South Australia actually does better on many measures of equality than the national average. However, these good results are undermined by the overall economic decline, as South Australia’s share of national household income, the national wages pool, and the female share of the national wages pool are all declining – underpinned by a decline in the population share.

In short, compared to the rest of the country, as a community we are becoming relatively poorer. This in turn impacts on the ability of the state to provide infrastructure, services and opportunities to attract and retain people. The cycle of decline becomes self-reinforcing.
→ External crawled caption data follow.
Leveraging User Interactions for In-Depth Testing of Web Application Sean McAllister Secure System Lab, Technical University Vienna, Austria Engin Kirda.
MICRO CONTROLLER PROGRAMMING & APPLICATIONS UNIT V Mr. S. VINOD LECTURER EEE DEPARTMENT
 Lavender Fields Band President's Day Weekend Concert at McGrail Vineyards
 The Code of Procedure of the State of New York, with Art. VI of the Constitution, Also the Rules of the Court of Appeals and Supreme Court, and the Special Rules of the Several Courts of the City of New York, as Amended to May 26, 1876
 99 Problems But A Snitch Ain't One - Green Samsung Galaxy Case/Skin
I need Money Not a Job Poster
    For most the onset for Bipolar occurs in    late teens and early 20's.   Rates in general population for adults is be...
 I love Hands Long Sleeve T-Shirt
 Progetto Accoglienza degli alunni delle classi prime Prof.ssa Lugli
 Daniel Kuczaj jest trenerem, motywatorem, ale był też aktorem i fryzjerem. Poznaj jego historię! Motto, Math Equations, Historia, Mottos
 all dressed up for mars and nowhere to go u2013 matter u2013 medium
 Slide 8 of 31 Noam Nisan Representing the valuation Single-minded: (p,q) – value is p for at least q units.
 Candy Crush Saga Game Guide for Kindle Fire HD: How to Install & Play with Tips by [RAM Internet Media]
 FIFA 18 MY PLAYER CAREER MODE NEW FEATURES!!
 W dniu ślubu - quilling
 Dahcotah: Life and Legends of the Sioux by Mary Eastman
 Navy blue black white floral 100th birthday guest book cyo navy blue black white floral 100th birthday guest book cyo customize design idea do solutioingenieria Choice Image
Against this background a conservative or “business as usual” state budget won’t actually be enough. A hands-off “leave it to the market” approach will simply see a continuation of all the drivers behind the long-term decline. What we really need is a much bolder and interventionist approach, where the budget provides a vision, strategy and, most importantly, investment on a new scale in industry and regional development, skills development (including raising levels of digital competency and inclusion), and population retention and attraction.

An approach like this is neither heretical nor impossible. The COVID response of governments across Australia (and the world) showed the power and importance of government intervention in supporting people and the economy. While in hindsight some things could have been done differently, overall it was a huge success story, particularly in South Australia.

Of course, further budget deficits to finance such an approach run counter to current national monetary policy and risks making the state debt worse in the medium term. These are real issues. They should be addressed in the budget approach but they should not govern it.

In practice, this might mean that a bold interventionist budget may also require taxing money back to the government. In that sense, what is proposed is less a Keynesian-style demand stimulus and more of an industry development approach.

Increasing taxation will require not only that the government takes a bold approach to the budget, but also the parliament displays a much greater level of maturity and abandons its apparent default opposition to any revenue-raising measure (as we have seen in recent years).

These are difficult issues. There is plenty of room for genuine debate on what policies and measures should be on the agenda.

But one thing is clear: the alternative to a bold interventionist approach to economic development is decline and inequality. A “business as usual” budget won’t cut it.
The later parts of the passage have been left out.